Sabine Gruffat, A Kiss of the Earth (still frame), 2014, three-channel interactive animation projection, dimensions variable, run time variable, Courtesy of the artist, © 2014 Sabine Gruffat

Sabine Gruffat
French, born 1977
A Kiss of the Earth
2014
Three-channel interactive animation projection
Running time: variable, looped
Sound designer: Paul Geluso
Additional animation: Ariel Li
Additional programming: Shaw Terwilliger

A Kiss of the Earth is an interactive computer-animated video and sound installation inspired by Sergei Diaghilev’s revolutionary 1913 Ballets Russes production of The Rite of Spring, scored by Igor Stravinsky. It is the story of a pagan tribe calling on its deities to restore the earth, a drama that ends with a sacrificial maiden’s dancing herself to death. This installation refers to a contemporary reconstruction of The Rite of Spring, with decor and costumes by Kenneth Archer (after Nicholas Roerich) and choreography by Millicent Hodson (after Vaslav Nijinsky).
Act One of Gruffat’s animation utilizes real-time weather data from Paris, France (site of the scandalous original production of The Rite of Spring), to manipulate the animation. For example when it rains in Paris, it rains in the animation. In addition viewers may send a text message to initiate the playback of Act Two, texting the word sacrifice, for example, to the phone number posted on the gallery wall. In Gruffat’s take the maiden’s ritualistic dance has been reconceived as a commentary on a real contemporary sacrifice: the increased exploitation of our planet’s natural resources in the face of economic and political pressure.
This project attempts to use digital technologies with the same spirit of innovation that marked the first performance of The Rite of Spring.

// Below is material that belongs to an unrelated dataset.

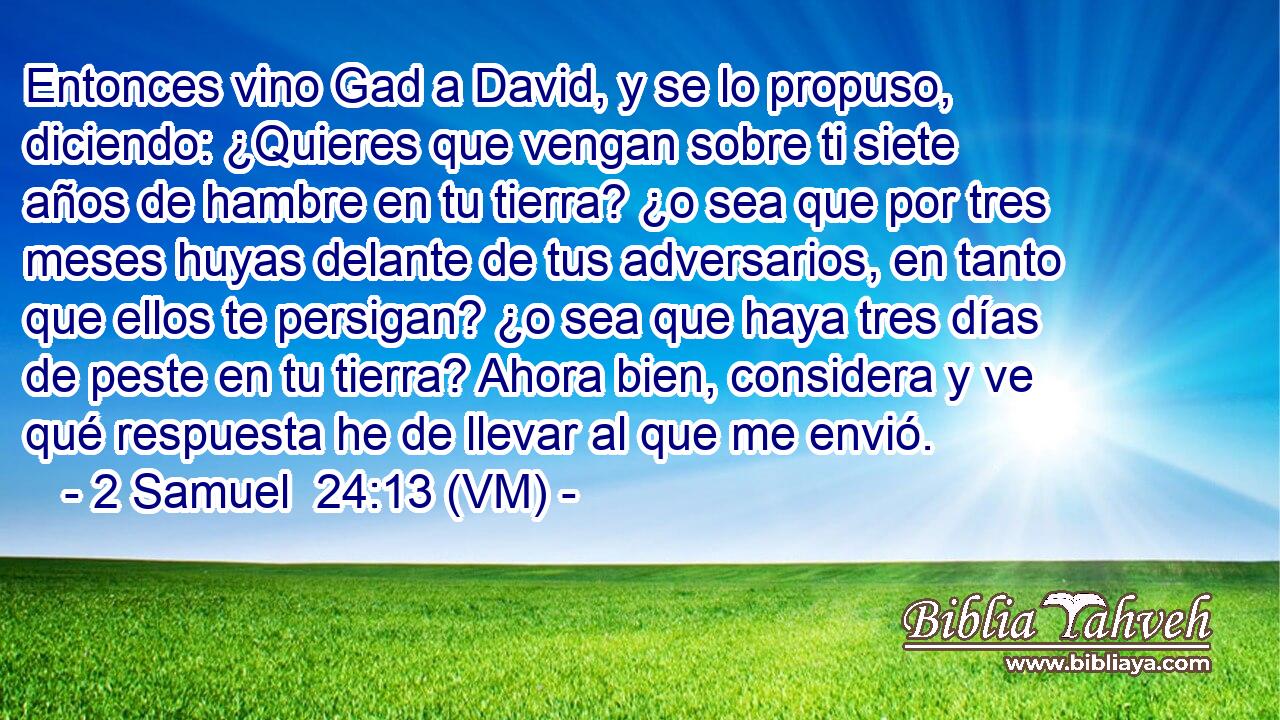  Entonces vino Gad a David, y se lo propuso, diciendo: ¿Quieres que vengan sobre ti siete años de hambre en tu tierra? ¿o sea que por tres meses huyas delante de tus adversarios, en tanto que ellos te persigan? ¿o sea que haya tres días de peste en tu tierra? Ahora bien, considera y ve qué respuesta he de llevar al que me envió.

In this way the Internet and wireless network re-envision how the work may be staged, exhibited, and received, while drawing from the same iconoclastic and riotous energy of the original performance. We live in a world where most violence and oppression occur anonymously, with high-tech vision machines that can kill across great distances, but we are disembodied from our experience of death. In this way A Kiss of the Earth reflects a contemporary tragedy.